Comment naît un film comme celui-là? Vous partez d’une idée? D’une image? D’une situation?

Pour ce film-ci, c’était un peu particulier. Il se trouve que j’ai animé un atelier d’écriture de scénario pendant une semaine. Parmi les personnes présentes, il y avait un comédien, Pierre Giraud. L’atelier portait sur l’écriture d’une conversation entre deux personnages. Pierre avait écrit deux scènes, que je trouvais très bien. Il voulait en faire un court métrage, mais je trouvais que ça valait la peine d’aller plus loin. On a sympathisé, on a échangé nos coordonnées et il m’envoyait régulièrement des scènes. J’aimais tellement ce qu’il m’a envoyé qu’à un moment je lui ai demandé s’il était d’accord de m’autoriser à m’approprier son ébauche de scénario pour en faire mon propre scénario. Il était enthousiaste. J’ai alors réorienté la situation de départ à ma manière. J’ai restructuré des choses, amené l’idée de se focaliser uniquement sur les rendez-vous des personnages. Ça a été très simple, très fluide. Alors que bien souvent, ça prend énormément de temps d’écrire un scénario. On part de quelque chose, puis des idées se greffent, ça dort un peu, puis ça se reprend… La plupart de mes scénarios se sont écrits sur des années, avec plusieurs projets qui progressent de front.

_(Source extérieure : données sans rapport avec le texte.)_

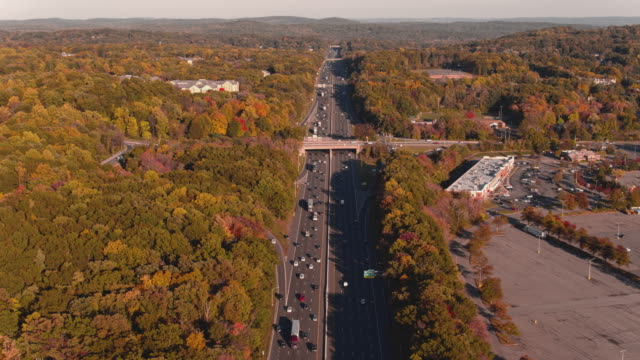 aerial view on the busy highway in mountains in new jersey, usa.  a big plaza is closed, and the parking lot is empty because of the covid-19 pandemic. aerial drone video with the rock-solid camera. - courtyard stock videos & royalty-free footage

Chez vous, les personnages parlent mais marchent aussi beaucoup. On est vraiment dans ce que les Américains appellent le “walk & talk”, comme dans les séries et le cinéma d’Aaron Sorkin par exemple…

Oui, c’est vrai. Et ça implique d’être vraiment très rigoureux. Il faut multiplier les marques au sol pour les déplacements, être très scrupuleux sur le cadre et la fidélité au texte… Parfois, des journalistes me demandent si j’improvise ces scènes. C’est complètement aberrant comme question, ça demande au contraire une grande précision. C’est un peu comme si on demandait à un cinéaste si telle séquence de course-poursuite avait été improvisée. Du genre: allez-y, démarrez les voitures et foncez, et puis après on verra bien (sourire). Ça n’a aucun sens, évidemment. Il y a des gens qui opposent films de parole et films d’action: je ne suis absolument pas d’accord avec ça. Les paroles sont des actions. Elles peuvent être plus blessantes qu’un coup de poing, plus douces qu’une caresse… Un échange dialogué, c’est une série d’actions.